GIVEN EXERCISE
Find every line in the material below that contains the word "which" and copy each one out.

MATERIAL FOR THIS EXERCISE

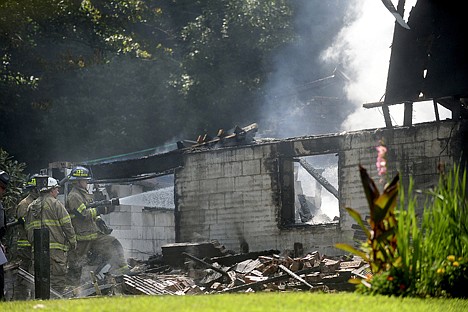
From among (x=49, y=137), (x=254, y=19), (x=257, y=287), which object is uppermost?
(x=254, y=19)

--

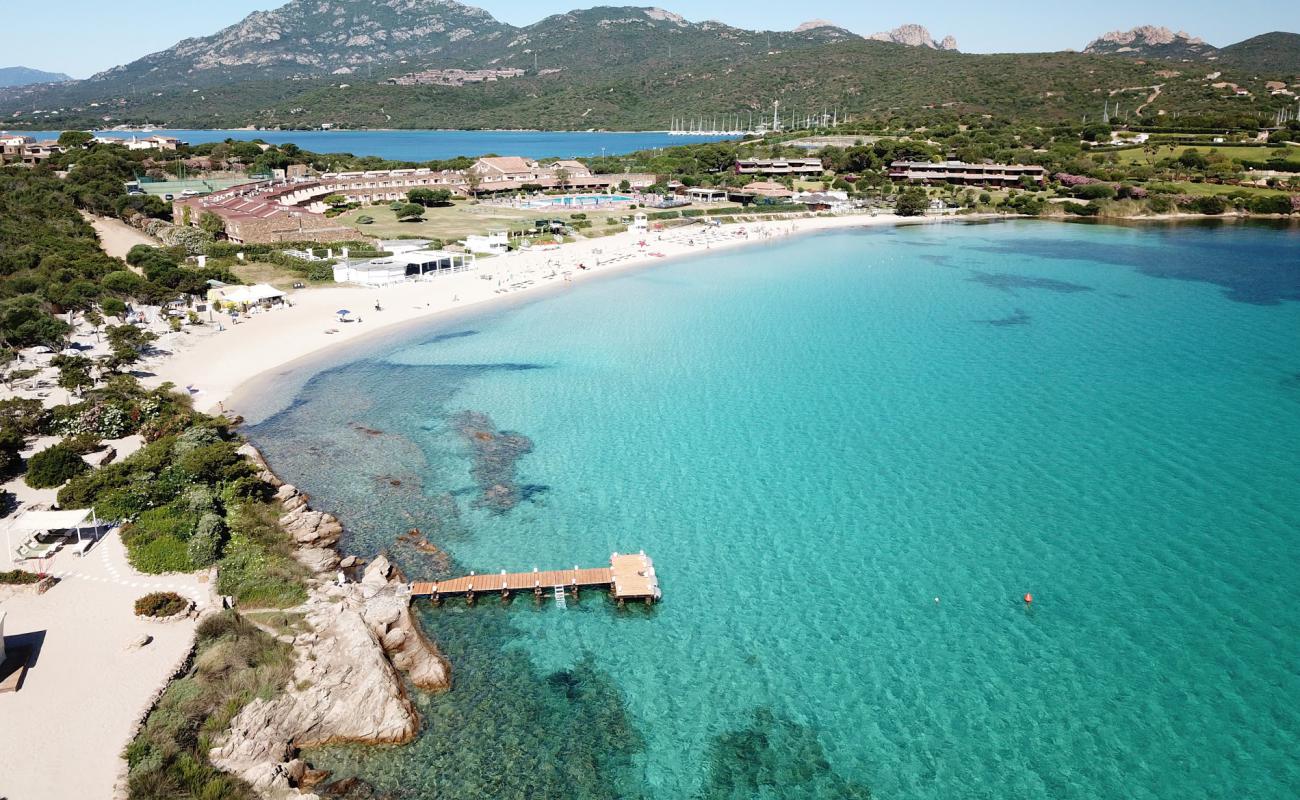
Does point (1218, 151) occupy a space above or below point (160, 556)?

--

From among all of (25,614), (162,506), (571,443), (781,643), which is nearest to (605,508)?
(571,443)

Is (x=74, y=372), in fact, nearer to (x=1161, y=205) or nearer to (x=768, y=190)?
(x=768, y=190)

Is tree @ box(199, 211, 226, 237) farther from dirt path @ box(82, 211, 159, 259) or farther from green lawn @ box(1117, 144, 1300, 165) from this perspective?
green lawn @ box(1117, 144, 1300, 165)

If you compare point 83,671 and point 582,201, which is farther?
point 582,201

EXERCISE OUTPUT
From among (x=49, y=137), (x=254, y=19), (x=257, y=287), which object is uppermost?
From among all of (25,614), (162,506), (571,443), (781,643), which is nearest to (605,508)?
If you compare point 83,671 and point 582,201, which is farther?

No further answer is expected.